Воевода Заболоцкий задумался.
— Не знаю, Аникей Федорович, с какой стороны начать… Ливонская война у всякого на языке. Великое дело вершит наш государь. Разбили мы немецкое братство, рыцари разбежались, даровал нам победу господь бог. Однако магистр ихний, Готхерд Кетлер, переметнулся, стал голдовникомnote 28 короля Жигимонда. Ливония королю досталась, а голдовника своего он назвал правителем Ливонии и сделал его герцогом.
— «Изгоню московитов из Ливонии, — похвалялся Жигимонд, — и перенесу войну на собственную их землю. Лучше питаться кровью неприятеля, нежели питать его своей…» Видишь, какие слова? Вот и воюет наш государь и царь Иван Васильевич за Ливонскую землю с Литвой. Без малого десять лет. Так-то, друг.
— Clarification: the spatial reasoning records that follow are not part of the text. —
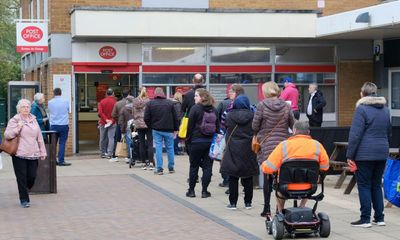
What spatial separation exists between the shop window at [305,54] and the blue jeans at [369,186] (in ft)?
39.6

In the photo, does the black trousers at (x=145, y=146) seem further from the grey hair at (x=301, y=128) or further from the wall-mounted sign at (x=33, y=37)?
the grey hair at (x=301, y=128)

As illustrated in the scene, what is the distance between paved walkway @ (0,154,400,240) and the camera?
8.88 m

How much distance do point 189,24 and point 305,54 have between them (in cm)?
392

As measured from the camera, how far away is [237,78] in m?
20.7

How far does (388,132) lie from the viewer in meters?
9.22

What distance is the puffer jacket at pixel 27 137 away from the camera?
10898mm

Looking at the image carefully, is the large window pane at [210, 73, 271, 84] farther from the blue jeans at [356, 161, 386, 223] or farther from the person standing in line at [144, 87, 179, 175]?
the blue jeans at [356, 161, 386, 223]

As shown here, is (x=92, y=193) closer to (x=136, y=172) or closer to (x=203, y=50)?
(x=136, y=172)

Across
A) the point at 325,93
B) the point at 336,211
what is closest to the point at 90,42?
the point at 325,93

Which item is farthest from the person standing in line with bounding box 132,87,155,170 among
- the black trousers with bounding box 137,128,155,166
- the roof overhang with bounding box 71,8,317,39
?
the roof overhang with bounding box 71,8,317,39

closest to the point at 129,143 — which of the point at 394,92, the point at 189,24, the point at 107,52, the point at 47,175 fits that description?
the point at 107,52

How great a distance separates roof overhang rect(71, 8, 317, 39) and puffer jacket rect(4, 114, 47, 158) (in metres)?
7.86

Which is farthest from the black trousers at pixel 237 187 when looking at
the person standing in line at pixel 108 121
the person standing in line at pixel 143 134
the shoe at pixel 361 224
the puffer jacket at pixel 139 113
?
the person standing in line at pixel 108 121

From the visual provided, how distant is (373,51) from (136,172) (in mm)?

Воевода Заболоцкий говорил медленно, подбирая слова, чтобы не сказать лишнего.
Аникей Федорович взял со стола хлебную корочку и стал обсасывать ее беззубым ртом. Временами он кивал головой, будто соглашаясь.
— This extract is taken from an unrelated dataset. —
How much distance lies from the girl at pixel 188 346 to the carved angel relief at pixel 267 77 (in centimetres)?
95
— Ты не хуже моего знаешь, что русские победы в Ливонии, — продолжал говорить воевода, — всполошили европейских правителей. Каждый хотел поживиться чем-нибудь, откусить от ливонского пирога кус побольше… Ливония распалась на четыре части. И мы, и король Жигимонд, и доньская корона, и свейский король топчемся на Приморской земле и норовим столкнуть с нее друг друга… Каждый за себя и против всех. Скажи, Аникей Федорович, — предупреждающе поднял руку воевода, увидев, что Строганов раскрыл рот, — не кончил я… Торговлю русскую в Нарве некоторые за благо почитают, другие боятся, видят в ней угрозу. Кому Нарва в убыток?
— Прежде всего королю Жигимонду, — быстро ответил Строганов. — Он боится усиления русского могутства через свободную торговлю, а другое — и сам торговать хочет. Король Ирик ратовал за выгоды Колывани… Теперь Колывань — свейский город, а Нарва всю колываньскую торговлю задавила.
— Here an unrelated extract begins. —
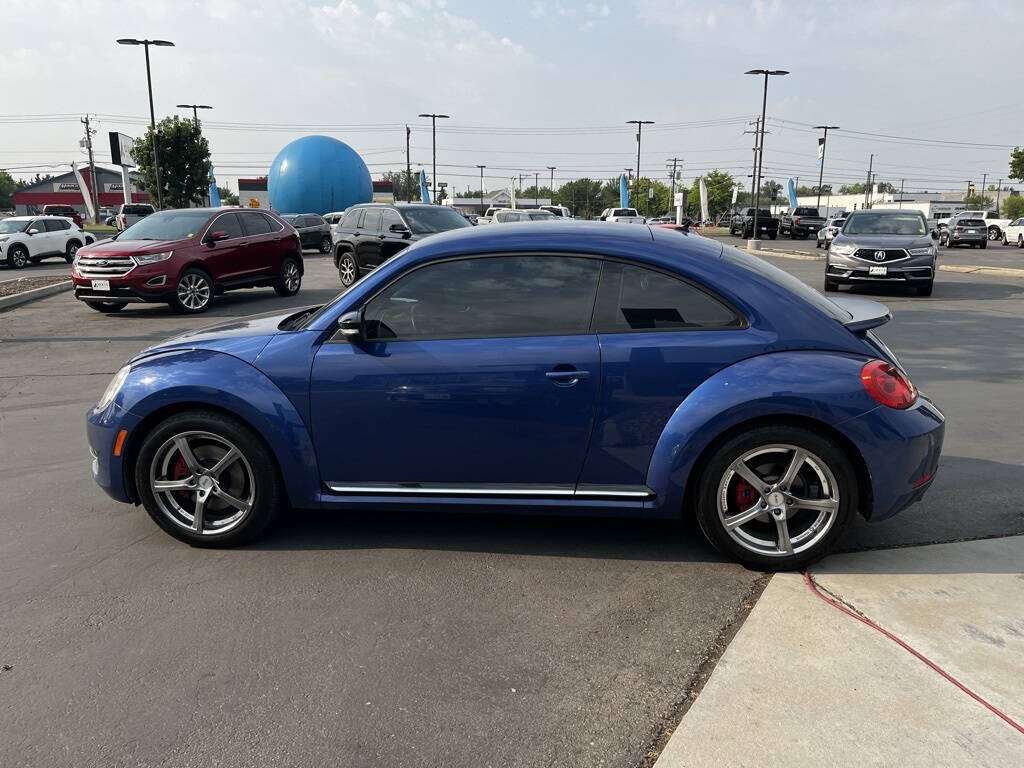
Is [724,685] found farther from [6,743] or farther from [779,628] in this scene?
[6,743]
— Вот как! Ну, а кто с прибытком?
— Прежде всего Любек с ганзейскими городамиnote 29 . Жиреют они от русской Нарвы. А потом Доньское королевство — Нарва им тоже золотом отзывается. За проход проливов они немалую пошлину берут. Чем больше кораблей в Нарву пройдет, тем больше золотых доньской король в карман положит… Однако все они пуще огня боятся, как бы нам в Нарву оружие купцы не привезли, либо бронь, пушки, либо порох. Особенно король Жигимонд…
— Как аглицкая королева Елизавета?
— Что ей, она далеко! И морем со всех сторон окружена. Аглицким купцам лишь бы прибыток, все привезут. И для нас Нарва выгоды немалые дает. Из своих рук торговать куда выгодней, — продолжал Строганов. — Одначе Ливонская война тяжкое бремя, а десять лет — срок немалый. Держава наша на все стороны, как зверь загнанный, огрызается: крымский хан свои орды готовит, Жигимонд зубы скалит и свейский король теперь тоже не в приятелях…
— Свейский король!.. Подожди, что ты такое говоришь? — закипятился воевода. — Нет, подожди.
— Затвердил одно: подожди да подожди! — с досадой сказал Строганов. — Ладно, открою тебе… Нет больше твоего Ирика, король свейский — Юхан. А Катерина Ягеллонка, невеста нашего великого государя, — свейская королева. Вот так-то… Только гляди, не обскажись ненароком, дело царское, голову можно потерять.
Воевода слушал с раскрытым ртом.
— Аникей Федорович, а правда ли сие? Ты верно знаешь?
— Эх, Григорий Иванович, друг милый! Да разве со всем своим хозяйством управился бы я, коли не знал, что у соседей деется…
Воевода посмотрел на икону в углу, искоса глянул на купца, потер руки.
— Пойдем, Аникей Федорович, поближе к огоньку, спине зябко. От сырости и от холода по телу мурашки ходят. Наши дома из еловых али сосновых бревен куда к теплу способнее.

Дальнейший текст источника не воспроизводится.